Ventilation: The central courtyard in the building facilitates natural ventilation through the stack effect, enhancing air movement. Windows and jaalis contribute to cross ventilation. All circulation spaces and passages are naturally ventilated, shaded, and not air-conditioned, supporting overall airflow and cooling.
Day lighting: The central courtyard, equipped with a skylight, provides natural sunlight to 75% of the building’s floor space, significantly reducing the need for artificial lighting. This daylight penetration minimizes reliance on artificial sources. To enhance visual comfort, over 90% of occupied spaces have direct views of the outdoors. The design avoids deep floor plates to maximize daylight exposure and incorporates native landscaping and water features throughout the central court and surrounding areas.
Building Envelope and Construction Materials
- Construction Technology: The building uses a reinforced concrete (RCC) framed system with two-way slab reinforcement for the roof beams and slabs. Each column is supported by isolated RCC footings, which are connected by a plinth beam to provide extra support for the walls.
- Materials: The building uses low embodied energy materials, including AAC blocks with fly ash and fly ash-based plaster and mortar, all of which are recycled content products with minimal environmental impact.
- Walling: The building's walling uses environmentally friendly materials, including fly ash bricks, regional materials, and high-recycled-content materials. It features high reflectance terrace tiles and rock wool insulation for outer walls, with AAC blocks and fly ash-based plaster and mortar enhancing recycling and insulation.
- Flooring: Tile terrazzo flooring combined with local stones.
- Jaalis: Stone and Ferro cement jaalis used.
- Celling: Calcium Silicate ceiling tiles having high recycled content and grass paver blocks in pavements and roads.

(Excerpts of spatial question data)
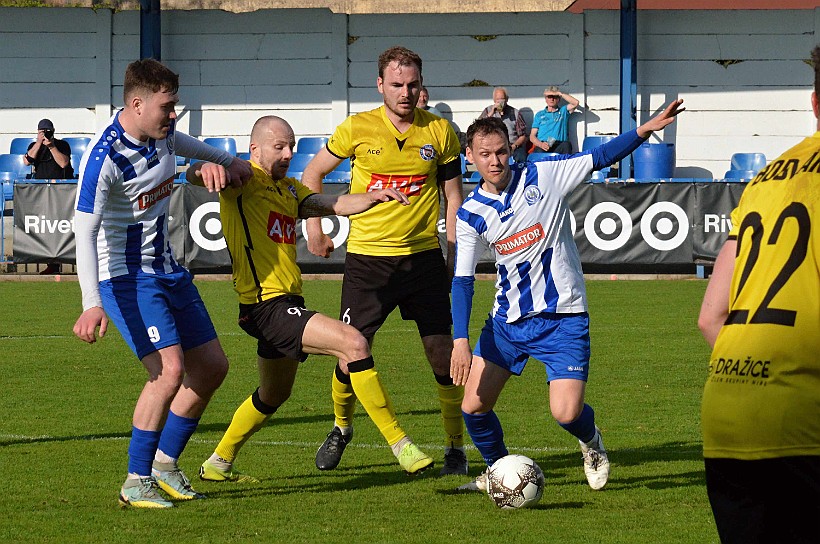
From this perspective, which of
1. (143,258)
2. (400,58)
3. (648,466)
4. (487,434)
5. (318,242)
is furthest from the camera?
(318,242)

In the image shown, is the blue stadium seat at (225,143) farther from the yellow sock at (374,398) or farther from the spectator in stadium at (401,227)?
the yellow sock at (374,398)

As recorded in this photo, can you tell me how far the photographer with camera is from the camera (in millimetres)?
19375

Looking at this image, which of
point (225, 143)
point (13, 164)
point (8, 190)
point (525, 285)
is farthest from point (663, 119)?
point (13, 164)

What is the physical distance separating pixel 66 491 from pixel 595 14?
61.1ft

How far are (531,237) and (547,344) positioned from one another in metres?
0.53

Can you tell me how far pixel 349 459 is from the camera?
7.08 metres

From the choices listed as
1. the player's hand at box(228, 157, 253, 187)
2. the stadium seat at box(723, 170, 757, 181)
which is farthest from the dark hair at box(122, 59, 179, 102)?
the stadium seat at box(723, 170, 757, 181)

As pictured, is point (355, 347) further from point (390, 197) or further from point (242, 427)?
point (242, 427)

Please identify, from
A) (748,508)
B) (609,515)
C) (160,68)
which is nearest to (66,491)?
(160,68)

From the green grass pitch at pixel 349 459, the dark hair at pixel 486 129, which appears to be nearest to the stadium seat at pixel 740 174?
the green grass pitch at pixel 349 459

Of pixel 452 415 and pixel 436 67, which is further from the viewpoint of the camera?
pixel 436 67

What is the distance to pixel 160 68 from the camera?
5777mm

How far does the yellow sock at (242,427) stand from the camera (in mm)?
6512

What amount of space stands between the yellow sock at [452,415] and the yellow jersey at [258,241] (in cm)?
107
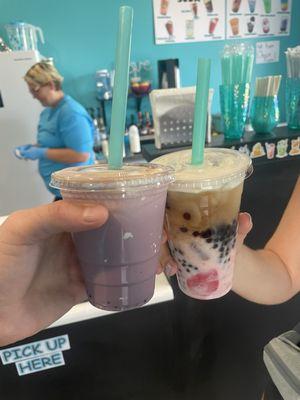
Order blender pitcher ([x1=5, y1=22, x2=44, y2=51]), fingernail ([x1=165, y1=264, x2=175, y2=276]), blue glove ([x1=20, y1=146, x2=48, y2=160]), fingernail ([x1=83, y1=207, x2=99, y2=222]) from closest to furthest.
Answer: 1. fingernail ([x1=83, y1=207, x2=99, y2=222])
2. fingernail ([x1=165, y1=264, x2=175, y2=276])
3. blue glove ([x1=20, y1=146, x2=48, y2=160])
4. blender pitcher ([x1=5, y1=22, x2=44, y2=51])

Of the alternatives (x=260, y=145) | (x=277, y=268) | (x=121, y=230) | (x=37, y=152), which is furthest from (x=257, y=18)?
(x=121, y=230)

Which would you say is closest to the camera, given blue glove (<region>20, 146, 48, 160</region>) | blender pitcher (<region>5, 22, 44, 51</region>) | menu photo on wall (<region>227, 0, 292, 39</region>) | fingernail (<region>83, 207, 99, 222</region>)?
fingernail (<region>83, 207, 99, 222</region>)

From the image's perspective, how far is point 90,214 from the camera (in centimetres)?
49

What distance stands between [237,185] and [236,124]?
84cm

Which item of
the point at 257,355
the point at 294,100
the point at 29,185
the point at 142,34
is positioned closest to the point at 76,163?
the point at 29,185

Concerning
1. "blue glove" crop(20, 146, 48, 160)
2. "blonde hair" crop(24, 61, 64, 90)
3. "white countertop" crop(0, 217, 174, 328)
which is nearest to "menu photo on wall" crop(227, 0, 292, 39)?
"blonde hair" crop(24, 61, 64, 90)

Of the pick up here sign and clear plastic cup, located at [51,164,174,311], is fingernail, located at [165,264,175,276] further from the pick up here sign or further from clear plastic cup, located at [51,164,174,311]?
the pick up here sign

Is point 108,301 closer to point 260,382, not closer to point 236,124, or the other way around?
point 236,124

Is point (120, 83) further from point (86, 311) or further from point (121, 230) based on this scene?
point (86, 311)

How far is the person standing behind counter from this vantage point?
7.22 ft

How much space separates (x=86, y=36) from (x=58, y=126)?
1.69m

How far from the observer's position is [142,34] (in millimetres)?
3643

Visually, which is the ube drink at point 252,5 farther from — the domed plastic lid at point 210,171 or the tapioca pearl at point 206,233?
the tapioca pearl at point 206,233

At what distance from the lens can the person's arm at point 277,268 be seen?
957mm
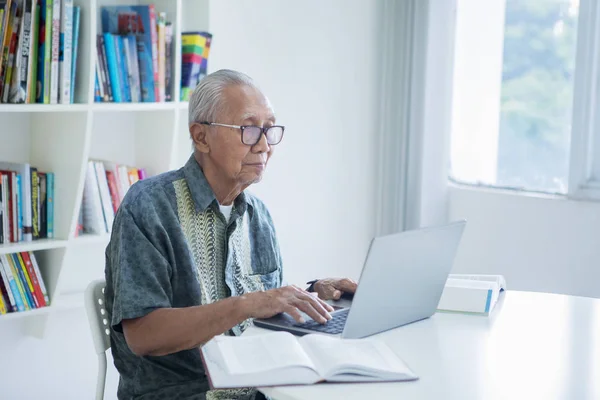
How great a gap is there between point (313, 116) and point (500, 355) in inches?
91.5

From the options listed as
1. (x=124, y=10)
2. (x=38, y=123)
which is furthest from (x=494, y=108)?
(x=38, y=123)

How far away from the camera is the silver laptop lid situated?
1711 mm

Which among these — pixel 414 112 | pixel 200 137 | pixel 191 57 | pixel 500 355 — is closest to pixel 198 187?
pixel 200 137

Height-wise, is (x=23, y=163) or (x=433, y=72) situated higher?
(x=433, y=72)

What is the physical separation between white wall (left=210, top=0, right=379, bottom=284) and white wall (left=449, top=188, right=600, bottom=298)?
0.50m


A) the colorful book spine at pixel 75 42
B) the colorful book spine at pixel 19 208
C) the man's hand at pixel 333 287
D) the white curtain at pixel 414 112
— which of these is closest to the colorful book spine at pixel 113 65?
the colorful book spine at pixel 75 42

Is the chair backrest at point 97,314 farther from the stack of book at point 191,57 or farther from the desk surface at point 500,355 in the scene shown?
the stack of book at point 191,57

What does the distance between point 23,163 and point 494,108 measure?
7.54 feet

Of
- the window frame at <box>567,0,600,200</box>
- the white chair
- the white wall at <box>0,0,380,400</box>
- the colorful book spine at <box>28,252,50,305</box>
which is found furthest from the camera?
the window frame at <box>567,0,600,200</box>

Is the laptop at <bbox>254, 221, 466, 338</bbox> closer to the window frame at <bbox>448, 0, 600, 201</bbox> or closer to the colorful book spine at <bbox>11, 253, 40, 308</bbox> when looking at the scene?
the colorful book spine at <bbox>11, 253, 40, 308</bbox>

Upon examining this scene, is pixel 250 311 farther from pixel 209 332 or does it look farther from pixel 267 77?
pixel 267 77

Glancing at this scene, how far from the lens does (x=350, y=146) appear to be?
413cm

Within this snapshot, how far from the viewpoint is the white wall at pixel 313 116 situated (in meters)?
3.58

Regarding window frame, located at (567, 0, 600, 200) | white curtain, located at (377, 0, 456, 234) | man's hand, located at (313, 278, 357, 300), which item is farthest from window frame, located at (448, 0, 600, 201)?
man's hand, located at (313, 278, 357, 300)
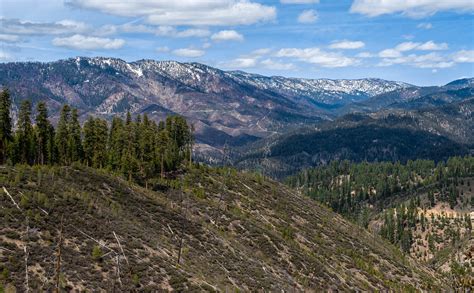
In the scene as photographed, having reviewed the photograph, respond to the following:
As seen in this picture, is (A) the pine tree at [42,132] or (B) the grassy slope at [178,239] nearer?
(B) the grassy slope at [178,239]

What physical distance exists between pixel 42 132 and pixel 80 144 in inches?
349

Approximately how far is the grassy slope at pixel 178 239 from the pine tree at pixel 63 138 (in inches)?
1104

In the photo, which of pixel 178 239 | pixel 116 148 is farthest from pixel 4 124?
pixel 178 239

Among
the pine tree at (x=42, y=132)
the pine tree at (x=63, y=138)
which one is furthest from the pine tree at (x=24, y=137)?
the pine tree at (x=63, y=138)

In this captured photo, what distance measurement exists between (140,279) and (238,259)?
22202 millimetres

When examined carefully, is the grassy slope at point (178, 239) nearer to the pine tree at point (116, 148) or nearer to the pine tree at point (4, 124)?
the pine tree at point (116, 148)

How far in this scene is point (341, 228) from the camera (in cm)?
12400

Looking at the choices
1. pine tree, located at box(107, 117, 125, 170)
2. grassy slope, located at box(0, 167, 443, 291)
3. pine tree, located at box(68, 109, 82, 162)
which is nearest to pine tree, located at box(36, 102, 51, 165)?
pine tree, located at box(68, 109, 82, 162)

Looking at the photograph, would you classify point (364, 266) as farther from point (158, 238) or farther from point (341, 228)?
point (158, 238)

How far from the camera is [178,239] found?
219 ft

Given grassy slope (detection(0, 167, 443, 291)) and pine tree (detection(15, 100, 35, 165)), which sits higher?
pine tree (detection(15, 100, 35, 165))

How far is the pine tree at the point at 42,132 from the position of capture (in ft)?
341

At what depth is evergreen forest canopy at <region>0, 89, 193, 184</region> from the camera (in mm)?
98363

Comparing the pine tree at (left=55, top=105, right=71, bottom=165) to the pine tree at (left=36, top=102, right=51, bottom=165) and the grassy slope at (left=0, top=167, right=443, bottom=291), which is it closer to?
the pine tree at (left=36, top=102, right=51, bottom=165)
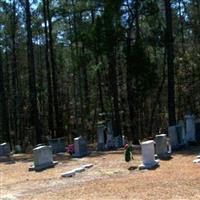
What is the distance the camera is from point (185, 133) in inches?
884

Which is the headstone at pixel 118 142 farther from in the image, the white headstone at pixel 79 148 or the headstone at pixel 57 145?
the white headstone at pixel 79 148

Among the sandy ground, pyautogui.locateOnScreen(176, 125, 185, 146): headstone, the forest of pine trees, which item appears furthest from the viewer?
the forest of pine trees

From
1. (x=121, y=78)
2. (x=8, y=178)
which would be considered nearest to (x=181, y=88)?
(x=121, y=78)

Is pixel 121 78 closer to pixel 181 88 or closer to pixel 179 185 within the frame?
pixel 181 88

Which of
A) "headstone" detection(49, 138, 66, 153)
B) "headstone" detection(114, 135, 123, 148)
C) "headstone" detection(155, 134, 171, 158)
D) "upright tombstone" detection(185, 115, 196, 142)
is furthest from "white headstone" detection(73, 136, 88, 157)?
"headstone" detection(155, 134, 171, 158)

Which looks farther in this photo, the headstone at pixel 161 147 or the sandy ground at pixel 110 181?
the headstone at pixel 161 147

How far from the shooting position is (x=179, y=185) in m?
13.0

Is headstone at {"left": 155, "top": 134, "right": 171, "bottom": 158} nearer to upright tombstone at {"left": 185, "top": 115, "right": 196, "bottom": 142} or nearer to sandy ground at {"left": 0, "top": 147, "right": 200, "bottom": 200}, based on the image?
sandy ground at {"left": 0, "top": 147, "right": 200, "bottom": 200}

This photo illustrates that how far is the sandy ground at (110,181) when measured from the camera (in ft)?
41.4

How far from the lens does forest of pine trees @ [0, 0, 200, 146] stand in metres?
29.7

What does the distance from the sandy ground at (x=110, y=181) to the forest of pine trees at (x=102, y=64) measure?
28.3 ft

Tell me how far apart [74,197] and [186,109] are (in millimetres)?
30640

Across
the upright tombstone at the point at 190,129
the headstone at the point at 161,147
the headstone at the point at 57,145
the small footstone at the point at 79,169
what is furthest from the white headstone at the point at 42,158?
the headstone at the point at 57,145

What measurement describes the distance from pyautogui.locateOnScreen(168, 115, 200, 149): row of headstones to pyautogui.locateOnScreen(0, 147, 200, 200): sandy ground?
1.05 meters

■ **Short problem 1**
Answer these questions from the building design description:
(a) What share of the building's floor space gets natural sunlight from the central courtyard?
(b) What kind of footings support each column?
(c) What materials are the jaalis made of?
■ **Short problem 2**
Write the next few lines of the building design description, following on from its last line about ceiling tiles and grass paver blocks.

■ **Answer 1**
(a) 75%
(b) Isolated RCC footings, connected by a plinth beam
(c) Stone and ferro cement

■ **Answer 2**
- Fenestration: The building features high-performance windows with a U-value of 0.049 W/m²K, VLT of 0.59, and a solar heat gain coefficient of 0.32, enhancing the building envelope's efficiency. The uPVC-framed windows are double-glazed with low heat transmittance glass. Rock wool insulation is used in wall assemblies, and the roof is treated with high-reflectance tiles to minimize heat ingress. High-efficiency glass, appropriate shading, and light shelves for diffused sunlight further contribute to energy efficiency.
HVAC Air Conditioning
The building utilizes a chilled beam system for its 160 TR air conditioning load, covering the second to sixth floors, reducing energy use by 50% compared to conventional systems. The system features chilled water supplied at 16°C, with a return temperature of 20°C, and is complemented by water-cooled chillers and double-skin air handling units with variable frequency drives (VFDs). These VFDs are used in the chilled water pumping system, cooling tower fans, and AHUs to further cut energy consumption. An integrated building management system controls and monitors all HVAC equipment, while a sensible and latent heat energy recovery wheel pre-cools fresh air from toilet exhausts. The system maintains room temperatures at 26 ±1°C, optimizing energy efficiency, and includes drain pans for condensed water. The overall HVAC load is 40 m²/TR, demonstrating significant efficiency improvements over ECBC requirements.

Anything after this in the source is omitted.